**WORK TO DO**
Find and copy every line of the entries below that contains the word "closer". Case counts.

**EXTRACTED RECORDS**

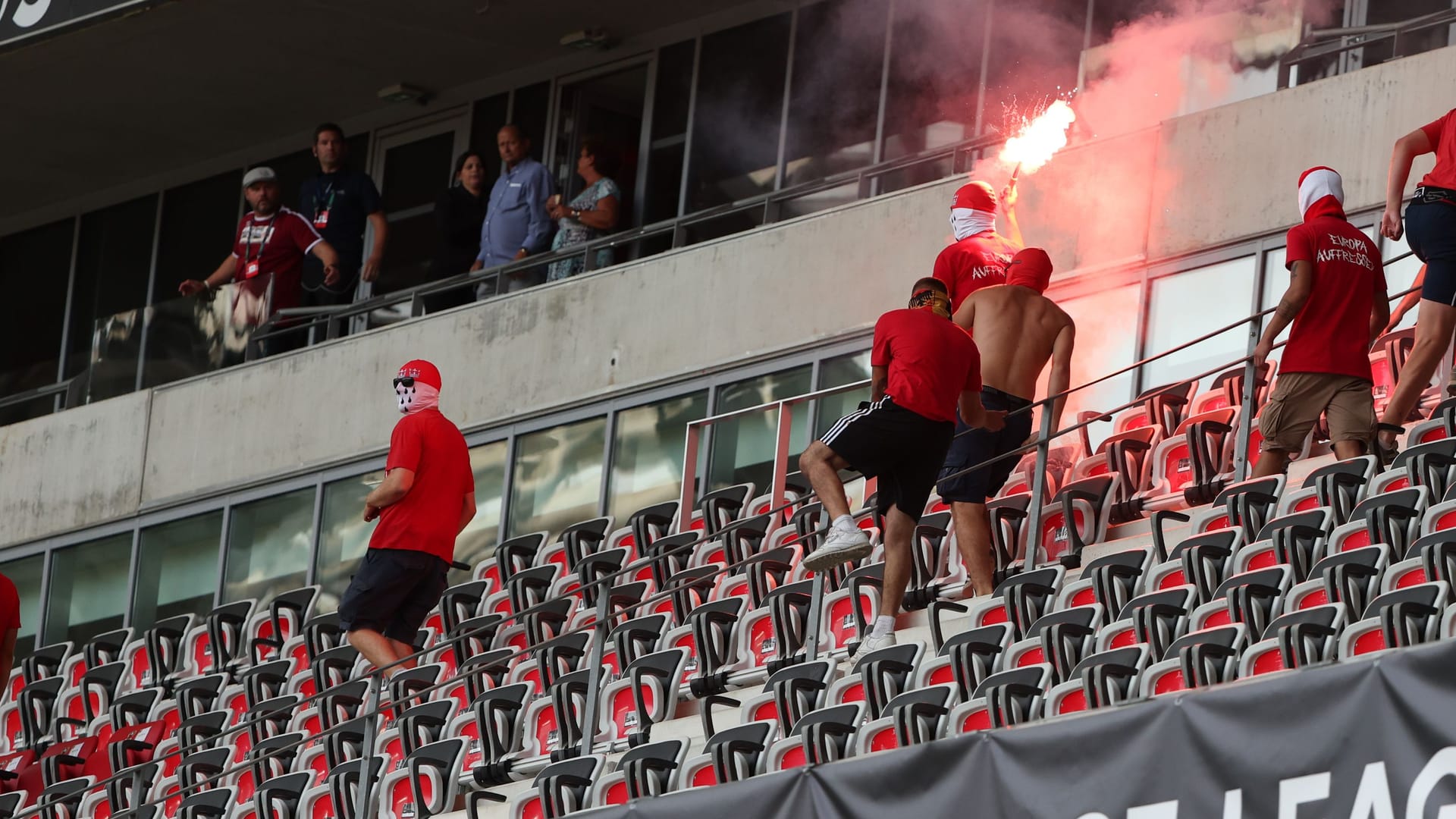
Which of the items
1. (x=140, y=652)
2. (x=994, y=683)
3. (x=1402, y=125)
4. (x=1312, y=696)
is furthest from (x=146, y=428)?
(x=1312, y=696)

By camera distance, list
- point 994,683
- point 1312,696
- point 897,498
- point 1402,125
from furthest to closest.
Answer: point 1402,125, point 897,498, point 994,683, point 1312,696

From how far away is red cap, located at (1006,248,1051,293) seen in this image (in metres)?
12.0

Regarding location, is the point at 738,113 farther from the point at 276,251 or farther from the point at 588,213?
the point at 276,251

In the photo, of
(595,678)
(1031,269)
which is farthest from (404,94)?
(595,678)

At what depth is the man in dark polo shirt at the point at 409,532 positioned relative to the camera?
12641 millimetres

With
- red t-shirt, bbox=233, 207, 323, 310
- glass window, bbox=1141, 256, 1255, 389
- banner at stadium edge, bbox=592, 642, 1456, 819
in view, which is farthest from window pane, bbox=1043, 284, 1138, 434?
banner at stadium edge, bbox=592, 642, 1456, 819

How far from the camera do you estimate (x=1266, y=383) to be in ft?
40.8

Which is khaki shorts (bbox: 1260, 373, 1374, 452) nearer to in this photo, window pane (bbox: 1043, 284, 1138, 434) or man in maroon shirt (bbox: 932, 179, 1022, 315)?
man in maroon shirt (bbox: 932, 179, 1022, 315)

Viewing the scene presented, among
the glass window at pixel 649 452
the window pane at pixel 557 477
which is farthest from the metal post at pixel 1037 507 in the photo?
the window pane at pixel 557 477

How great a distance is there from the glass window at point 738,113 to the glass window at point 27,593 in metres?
6.13

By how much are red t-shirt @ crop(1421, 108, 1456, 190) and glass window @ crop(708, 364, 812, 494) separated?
5.59 meters

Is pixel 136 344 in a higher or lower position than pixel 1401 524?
higher

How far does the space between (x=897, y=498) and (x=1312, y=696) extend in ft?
12.3

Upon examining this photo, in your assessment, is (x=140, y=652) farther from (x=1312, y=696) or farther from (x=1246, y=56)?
(x=1312, y=696)
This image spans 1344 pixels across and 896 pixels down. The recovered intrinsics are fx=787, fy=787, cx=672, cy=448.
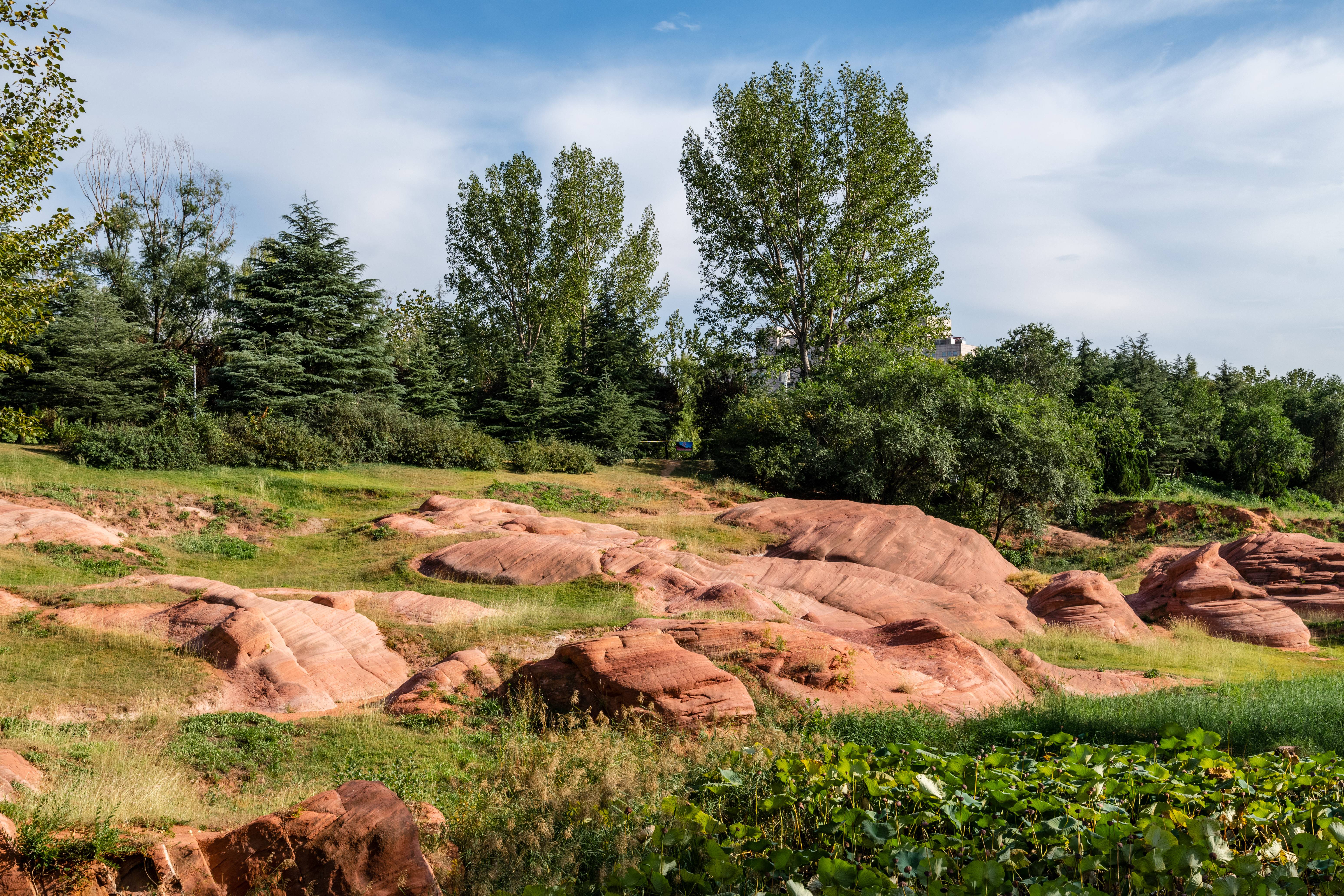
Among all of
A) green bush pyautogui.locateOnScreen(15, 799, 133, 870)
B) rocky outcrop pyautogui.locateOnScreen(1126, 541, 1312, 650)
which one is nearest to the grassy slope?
green bush pyautogui.locateOnScreen(15, 799, 133, 870)

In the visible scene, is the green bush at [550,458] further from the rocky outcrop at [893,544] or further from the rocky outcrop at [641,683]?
the rocky outcrop at [641,683]

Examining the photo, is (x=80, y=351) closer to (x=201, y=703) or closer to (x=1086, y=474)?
(x=201, y=703)

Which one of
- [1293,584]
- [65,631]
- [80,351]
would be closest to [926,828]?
[65,631]

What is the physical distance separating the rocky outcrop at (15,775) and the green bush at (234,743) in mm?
1420

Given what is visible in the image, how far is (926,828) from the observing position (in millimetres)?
3953

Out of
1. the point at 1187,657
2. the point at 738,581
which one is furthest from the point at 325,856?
the point at 1187,657

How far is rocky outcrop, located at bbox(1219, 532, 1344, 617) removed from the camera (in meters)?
17.4

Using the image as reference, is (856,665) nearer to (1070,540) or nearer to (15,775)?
(15,775)

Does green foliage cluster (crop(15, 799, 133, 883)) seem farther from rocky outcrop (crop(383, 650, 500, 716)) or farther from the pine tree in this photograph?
the pine tree

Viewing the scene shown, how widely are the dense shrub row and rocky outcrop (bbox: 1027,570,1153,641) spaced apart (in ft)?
60.4

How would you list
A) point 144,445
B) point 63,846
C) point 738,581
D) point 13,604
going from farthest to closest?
point 144,445 → point 738,581 → point 13,604 → point 63,846

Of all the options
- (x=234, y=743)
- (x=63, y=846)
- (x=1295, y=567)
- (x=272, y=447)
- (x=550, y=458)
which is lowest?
(x=234, y=743)

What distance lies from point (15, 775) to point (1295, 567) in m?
23.3

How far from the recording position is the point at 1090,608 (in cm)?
1561
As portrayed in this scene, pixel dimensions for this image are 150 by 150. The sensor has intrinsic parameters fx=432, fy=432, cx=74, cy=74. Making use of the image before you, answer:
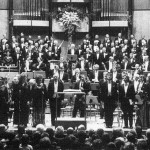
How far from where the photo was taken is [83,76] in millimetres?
12359

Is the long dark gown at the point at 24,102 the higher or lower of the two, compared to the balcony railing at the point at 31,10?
lower

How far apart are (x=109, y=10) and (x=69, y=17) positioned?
6.05ft

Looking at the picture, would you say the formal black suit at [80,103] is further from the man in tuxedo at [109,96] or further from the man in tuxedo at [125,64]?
the man in tuxedo at [125,64]

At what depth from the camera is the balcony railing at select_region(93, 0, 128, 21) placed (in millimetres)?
18125

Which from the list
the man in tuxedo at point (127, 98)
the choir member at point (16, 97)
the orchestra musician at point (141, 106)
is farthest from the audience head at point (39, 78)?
the orchestra musician at point (141, 106)

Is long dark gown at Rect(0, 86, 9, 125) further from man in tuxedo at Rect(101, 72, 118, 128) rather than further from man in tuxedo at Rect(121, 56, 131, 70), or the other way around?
man in tuxedo at Rect(121, 56, 131, 70)

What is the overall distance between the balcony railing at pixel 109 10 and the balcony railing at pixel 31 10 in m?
2.10

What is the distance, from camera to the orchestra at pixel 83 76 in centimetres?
1088

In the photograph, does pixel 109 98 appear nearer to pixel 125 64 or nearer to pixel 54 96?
pixel 54 96

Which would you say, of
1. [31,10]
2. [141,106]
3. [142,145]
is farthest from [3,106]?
[31,10]

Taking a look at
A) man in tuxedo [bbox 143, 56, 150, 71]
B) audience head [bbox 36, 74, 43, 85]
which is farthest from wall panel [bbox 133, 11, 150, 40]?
audience head [bbox 36, 74, 43, 85]

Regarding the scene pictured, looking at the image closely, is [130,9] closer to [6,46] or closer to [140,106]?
[6,46]

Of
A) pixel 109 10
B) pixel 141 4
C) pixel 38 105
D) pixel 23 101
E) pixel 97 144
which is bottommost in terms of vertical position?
pixel 97 144

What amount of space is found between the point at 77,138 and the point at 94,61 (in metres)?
8.86
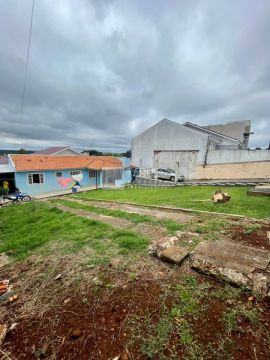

**ANSWER FOR THE TASK**
Examining the photo, is (x=80, y=351) closer to (x=201, y=703) or closer to (x=1086, y=474)?
Regarding the scene pictured, looking at the image closely, is [130,9] closer to [6,46] or closer to [140,106]?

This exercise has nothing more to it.